What will happen if you leave an ingrown toenail untreated?

If left untreated, an ingrown toenail can progress to an infection or even an abscess that could require surgical treatment.
Ingrown toenails are common in adults and adolescents but less common in children and infants. They are more common in men than in women. Young adults in their 20s or 30s are most at risk.
Any nail can become ingrown, but the condition is usually found in the big toe.

What Are Ingrown Toenail Symptoms and Signs?

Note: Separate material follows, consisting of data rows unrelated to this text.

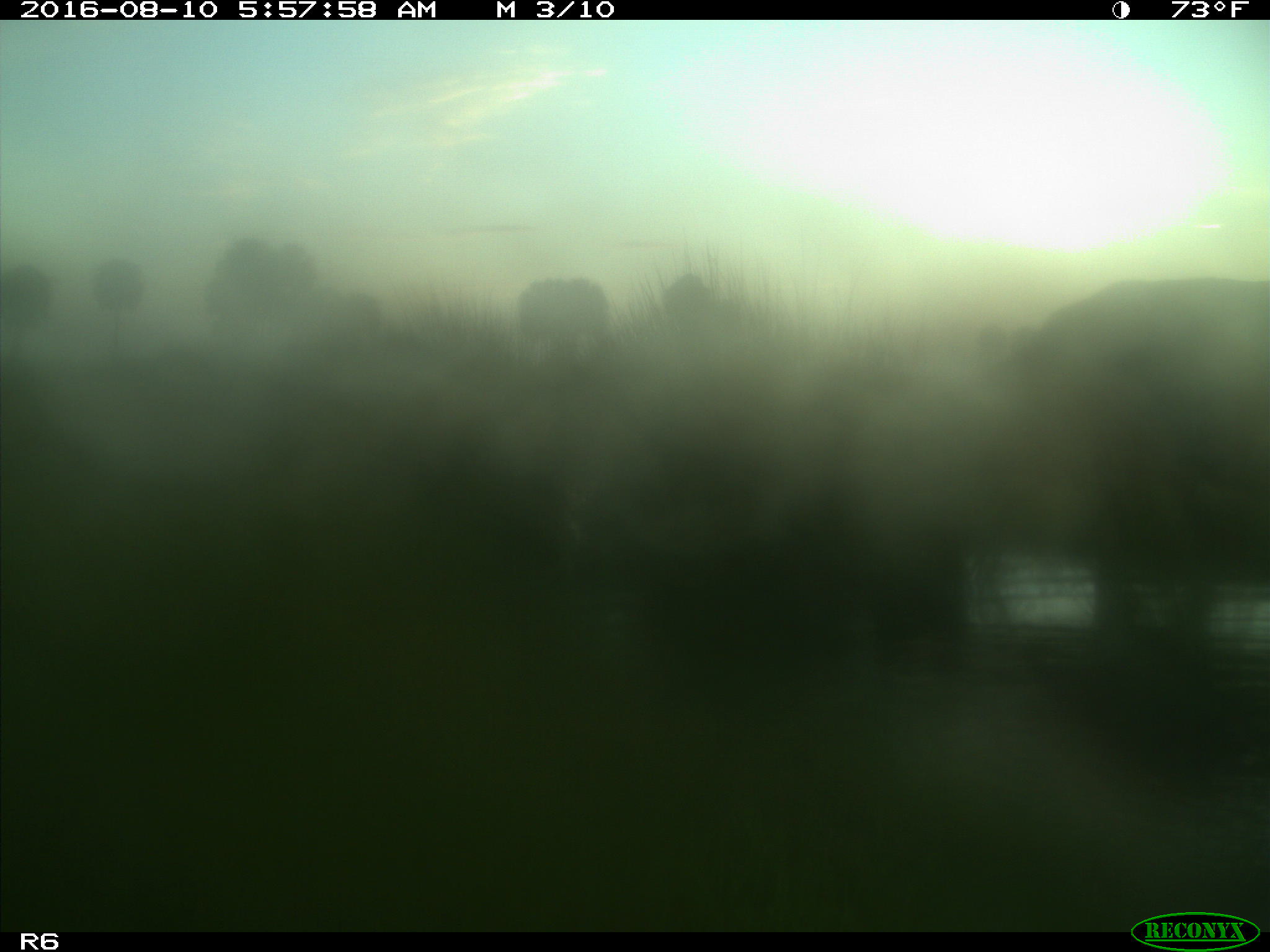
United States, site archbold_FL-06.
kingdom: Animalia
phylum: Chordata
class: Mammalia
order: Artiodactyla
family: Bovidae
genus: Bos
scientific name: Bos taurus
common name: domestic cow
Bos taurus (domestic cow).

An ingrown toenail is a common disorder that most often affects the outer edges of the nail of the big toe (hallux) most frequently. However, the nail on any toe can become ingrown. The most common signs and symptoms are pain, redness, and swelling at the margins of a toenail.

  • Early in the course of an ingrown toenail, the end of the toe becomes reddened and painful with mild swelling. There is no pus or drainage. It may feel warm to the touch, but you will not have a fever.
  • Later, extra skin and tissue will grow around the sharp point of the nail. A yellowish drainage may begin. This is the body’s response to the trauma of a nail irritating the skin and is not necessarily an infection.
  • Sometimes an infection develops. In this case, the swelling will become worse, and there may be white- or yellow-colored drainage (pus) from the area. A lighter-colored area of the skin may be surrounded by red skin. A fever may develop, although this is unusual.